▶ [PROBLEM]
Write the records out again. Match them exactly.
-- -- --
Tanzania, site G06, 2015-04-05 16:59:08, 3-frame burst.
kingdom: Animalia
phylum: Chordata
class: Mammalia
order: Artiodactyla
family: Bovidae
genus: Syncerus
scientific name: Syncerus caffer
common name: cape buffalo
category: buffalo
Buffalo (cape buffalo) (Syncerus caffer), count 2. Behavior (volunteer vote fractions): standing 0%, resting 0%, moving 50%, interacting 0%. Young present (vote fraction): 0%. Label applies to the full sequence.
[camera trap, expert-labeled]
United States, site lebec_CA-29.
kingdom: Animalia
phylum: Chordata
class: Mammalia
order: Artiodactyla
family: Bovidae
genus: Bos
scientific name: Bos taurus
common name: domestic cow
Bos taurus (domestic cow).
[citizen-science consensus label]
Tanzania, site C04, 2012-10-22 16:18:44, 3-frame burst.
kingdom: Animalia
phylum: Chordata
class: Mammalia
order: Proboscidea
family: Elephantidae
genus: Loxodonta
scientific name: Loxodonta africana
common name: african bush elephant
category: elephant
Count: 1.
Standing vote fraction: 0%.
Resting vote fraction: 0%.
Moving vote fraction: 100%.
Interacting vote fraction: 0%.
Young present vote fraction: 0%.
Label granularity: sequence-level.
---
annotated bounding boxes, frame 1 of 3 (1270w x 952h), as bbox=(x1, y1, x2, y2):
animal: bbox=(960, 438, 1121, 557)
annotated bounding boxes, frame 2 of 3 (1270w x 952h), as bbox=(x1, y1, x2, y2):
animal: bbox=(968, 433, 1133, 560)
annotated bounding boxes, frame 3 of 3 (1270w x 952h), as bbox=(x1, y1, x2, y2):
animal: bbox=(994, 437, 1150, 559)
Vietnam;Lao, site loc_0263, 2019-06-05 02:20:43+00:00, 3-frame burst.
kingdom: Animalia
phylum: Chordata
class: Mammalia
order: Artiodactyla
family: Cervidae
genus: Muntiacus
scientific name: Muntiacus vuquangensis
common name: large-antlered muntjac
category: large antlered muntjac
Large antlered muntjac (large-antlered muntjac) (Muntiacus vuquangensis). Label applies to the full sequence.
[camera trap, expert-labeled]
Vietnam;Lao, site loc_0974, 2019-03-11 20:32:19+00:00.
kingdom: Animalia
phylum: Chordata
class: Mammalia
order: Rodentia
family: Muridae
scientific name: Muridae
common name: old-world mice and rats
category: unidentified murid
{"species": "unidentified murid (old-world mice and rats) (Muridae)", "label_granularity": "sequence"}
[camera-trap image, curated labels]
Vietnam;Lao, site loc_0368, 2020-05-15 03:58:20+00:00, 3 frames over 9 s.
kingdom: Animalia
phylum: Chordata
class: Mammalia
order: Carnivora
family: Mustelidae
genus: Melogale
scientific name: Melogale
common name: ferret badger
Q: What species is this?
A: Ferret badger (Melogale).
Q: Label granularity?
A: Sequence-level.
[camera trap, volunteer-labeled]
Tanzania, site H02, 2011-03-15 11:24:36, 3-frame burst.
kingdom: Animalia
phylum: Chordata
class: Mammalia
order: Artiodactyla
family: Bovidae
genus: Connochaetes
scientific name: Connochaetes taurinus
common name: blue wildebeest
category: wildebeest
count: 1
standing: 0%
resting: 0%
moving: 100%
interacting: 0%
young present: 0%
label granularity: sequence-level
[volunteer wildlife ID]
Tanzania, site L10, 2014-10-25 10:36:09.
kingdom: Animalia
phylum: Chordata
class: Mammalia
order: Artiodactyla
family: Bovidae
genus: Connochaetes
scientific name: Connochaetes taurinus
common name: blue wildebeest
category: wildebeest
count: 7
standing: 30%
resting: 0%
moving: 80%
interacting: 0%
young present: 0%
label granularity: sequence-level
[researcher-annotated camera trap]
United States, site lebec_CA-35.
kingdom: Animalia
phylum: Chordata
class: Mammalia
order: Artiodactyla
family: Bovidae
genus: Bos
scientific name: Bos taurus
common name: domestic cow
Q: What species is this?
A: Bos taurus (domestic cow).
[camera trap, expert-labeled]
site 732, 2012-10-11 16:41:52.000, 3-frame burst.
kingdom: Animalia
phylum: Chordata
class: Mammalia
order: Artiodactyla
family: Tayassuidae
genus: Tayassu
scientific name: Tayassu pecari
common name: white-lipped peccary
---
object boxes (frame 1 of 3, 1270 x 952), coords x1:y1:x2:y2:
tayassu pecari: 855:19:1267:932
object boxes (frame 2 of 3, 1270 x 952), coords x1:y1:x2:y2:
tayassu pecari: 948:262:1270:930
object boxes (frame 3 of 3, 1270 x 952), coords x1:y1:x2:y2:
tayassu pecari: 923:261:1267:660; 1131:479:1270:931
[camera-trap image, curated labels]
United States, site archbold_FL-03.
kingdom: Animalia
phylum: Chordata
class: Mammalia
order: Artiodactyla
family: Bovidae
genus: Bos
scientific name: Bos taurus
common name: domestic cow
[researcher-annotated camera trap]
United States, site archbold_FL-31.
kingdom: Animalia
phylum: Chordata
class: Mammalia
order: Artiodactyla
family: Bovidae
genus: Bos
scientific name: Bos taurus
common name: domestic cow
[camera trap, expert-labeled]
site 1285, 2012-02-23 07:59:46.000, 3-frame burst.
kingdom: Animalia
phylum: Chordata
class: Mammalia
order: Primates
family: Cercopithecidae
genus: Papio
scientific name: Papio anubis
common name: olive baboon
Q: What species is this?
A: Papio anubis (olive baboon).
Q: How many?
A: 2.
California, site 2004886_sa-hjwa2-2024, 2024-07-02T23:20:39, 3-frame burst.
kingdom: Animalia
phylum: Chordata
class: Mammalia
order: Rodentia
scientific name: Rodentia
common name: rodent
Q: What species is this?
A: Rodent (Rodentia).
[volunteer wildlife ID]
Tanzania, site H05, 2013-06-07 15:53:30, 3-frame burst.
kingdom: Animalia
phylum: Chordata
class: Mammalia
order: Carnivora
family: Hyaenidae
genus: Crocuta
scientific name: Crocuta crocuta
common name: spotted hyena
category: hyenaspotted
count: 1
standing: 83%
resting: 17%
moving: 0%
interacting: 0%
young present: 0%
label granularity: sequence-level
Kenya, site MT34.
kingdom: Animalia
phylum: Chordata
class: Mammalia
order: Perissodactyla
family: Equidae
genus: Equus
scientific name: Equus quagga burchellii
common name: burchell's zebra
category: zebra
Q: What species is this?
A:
-- -- --
▶ [RESULT FOR THIS TASK]
Tanzania, site G06, 2015-04-05 16:59:08, 3-frame burst.
kingdom: Animalia
phylum: Chordata
class: Mammalia
order: Artiodactyla
family: Bovidae
genus: Syncerus
scientific name: Syncerus caffer
common name: cape buffalo
category: buffalo
Buffalo (cape buffalo) (Syncerus caffer), count 2. Behavior (volunteer vote fractions): standing 0%, resting 0%, moving 50%, interacting 0%. Young present (vote fraction): 0%. Label applies to the full sequence.
[camera trap, expert-labeled]
United States, site lebec_CA-29.
kingdom: Animalia
phylum: Chordata
class: Mammalia
order: Artiodactyla
family: Bovidae
genus: Bos
scientific name: Bos taurus
common name: domestic cow
Bos taurus (domestic cow).
[citizen-science consensus label]
Tanzania, site C04, 2012-10-22 16:18:44, 3-frame burst.
kingdom: Animalia
phylum: Chordata
class: Mammalia
order: Proboscidea
family: Elephantidae
genus: Loxodonta
scientific name: Loxodonta africana
common name: african bush elephant
category: elephant
Count: 1.
Standing vote fraction: 0%.
Resting vote fraction: 0%.
Moving vote fraction: 100%.
Interacting vote fraction: 0%.
Young present vote fraction: 0%.
Label granularity: sequence-level.
---
annotated bounding boxes, frame 1 of 3 (1270w x 952h), as bbox=(x1, y1, x2, y2):
animal: bbox=(960, 438, 1121, 557)
annotated bounding boxes, frame 2 of 3 (1270w x 952h), as bbox=(x1, y1, x2, y2):
animal: bbox=(968, 433, 1133, 560)
annotated bounding boxes, frame 3 of 3 (1270w x 952h), as bbox=(x1, y1, x2, y2):
animal: bbox=(994, 437, 1150, 559)
Vietnam;Lao, site loc_0263, 2019-06-05 02:20:43+00:00, 3-frame burst.
kingdom: Animalia
phylum: Chordata
class: Mammalia
order: Artiodactyla
family: Cervidae
genus: Muntiacus
scientific name: Muntiacus vuquangensis
common name: large-antlered muntjac
category: large antlered muntjac
Large antlered muntjac (large-antlered muntjac) (Muntiacus vuquangensis). Label applies to the full sequence.
[camera trap, expert-labeled]
Vietnam;Lao, site loc_0974, 2019-03-11 20:32:19+00:00.
kingdom: Animalia
phylum: Chordata
class: Mammalia
order: Rodentia
family: Muridae
scientific name: Muridae
common name: old-world mice and rats
category: unidentified murid
{"species": "unidentified murid (old-world mice and rats) (Muridae)", "label_granularity": "sequence"}
[camera-trap image, curated labels]
Vietnam;Lao, site loc_0368, 2020-05-15 03:58:20+00:00, 3 frames over 9 s.
kingdom: Animalia
phylum: Chordata
class: Mammalia
order: Carnivora
family: Mustelidae
genus: Melogale
scientific name: Melogale
common name: ferret badger
Q: What species is this?
A: Ferret badger (Melogale).
Q: Label granularity?
A: Sequence-level.
[camera trap, volunteer-labeled]
Tanzania, site H02, 2011-03-15 11:24:36, 3-frame burst.
kingdom: Animalia
phylum: Chordata
class: Mammalia
order: Artiodactyla
family: Bovidae
genus: Connochaetes
scientific name: Connochaetes taurinus
common name: blue wildebeest
category: wildebeest
count: 1
standing: 0%
resting: 0%
moving: 100%
interacting: 0%
young present: 0%
label granularity: sequence-level
[volunteer wildlife ID]
Tanzania, site L10, 2014-10-25 10:36:09.
kingdom: Animalia
phylum: Chordata
class: Mammalia
order: Artiodactyla
family: Bovidae
genus: Connochaetes
scientific name: Connochaetes taurinus
common name: blue wildebeest
category: wildebeest
count: 7
standing: 30%
resting: 0%
moving: 80%
interacting: 0%
young present: 0%
label granularity: sequence-level
[researcher-annotated camera trap]
United States, site lebec_CA-35.
kingdom: Animalia
phylum: Chordata
class: Mammalia
order: Artiodactyla
family: Bovidae
genus: Bos
scientific name: Bos taurus
common name: domestic cow
Q: What species is this?
A: Bos taurus (domestic cow).
[camera trap, expert-labeled]
site 732, 2012-10-11 16:41:52.000, 3-frame burst.
kingdom: Animalia
phylum: Chordata
class: Mammalia
order: Artiodactyla
family: Tayassuidae
genus: Tayassu
scientific name: Tayassu pecari
common name: white-lipped peccary
---
object boxes (frame 1 of 3, 1270 x 952), coords x1:y1:x2:y2:
tayassu pecari: 855:19:1267:932
object boxes (frame 2 of 3, 1270 x 952), coords x1:y1:x2:y2:
tayassu pecari: 948:262:1270:930
object boxes (frame 3 of 3, 1270 x 952), coords x1:y1:x2:y2:
tayassu pecari: 923:261:1267:660; 1131:479:1270:931
[camera-trap image, curated labels]
United States, site archbold_FL-03.
kingdom: Animalia
phylum: Chordata
class: Mammalia
order: Artiodactyla
family: Bovidae
genus: Bos
scientific name: Bos taurus
common name: domestic cow
[researcher-annotated camera trap]
United States, site archbold_FL-31.
kingdom: Animalia
phylum: Chordata
class: Mammalia
order: Artiodactyla
family: Bovidae
genus: Bos
scientific name: Bos taurus
common name: domestic cow
[camera trap, expert-labeled]
site 1285, 2012-02-23 07:59:46.000, 3-frame burst.
kingdom: Animalia
phylum: Chordata
class: Mammalia
order: Primates
family: Cercopithecidae
genus: Papio
scientific name: Papio anubis
common name: olive baboon
Q: What species is this?
A: Papio anubis (olive baboon).
Q: How many?
A: 2.
California, site 2004886_sa-hjwa2-2024, 2024-07-02T23:20:39, 3-frame burst.
kingdom: Animalia
phylum: Chordata
class: Mammalia
order: Rodentia
scientific name: Rodentia
common name: rodent
Q: What species is this?
A: Rodent (Rodentia).
[volunteer wildlife ID]
Tanzania, site H05, 2013-06-07 15:53:30, 3-frame burst.
kingdom: Animalia
phylum: Chordata
class: Mammalia
order: Carnivora
family: Hyaenidae
genus: Crocuta
scientific name: Crocuta crocuta
common name: spotted hyena
category: hyenaspotted
count: 1
standing: 83%
resting: 17%
moving: 0%
interacting: 0%
young present: 0%
label granularity: sequence-level
Kenya, site MT34.
kingdom: Animalia
phylum: Chordata
class: Mammalia
order: Perissodactyla
family: Equidae
genus: Equus
scientific name: Equus quagga burchellii
common name: burchell's zebra
category: zebra
Q: What species is this?
A:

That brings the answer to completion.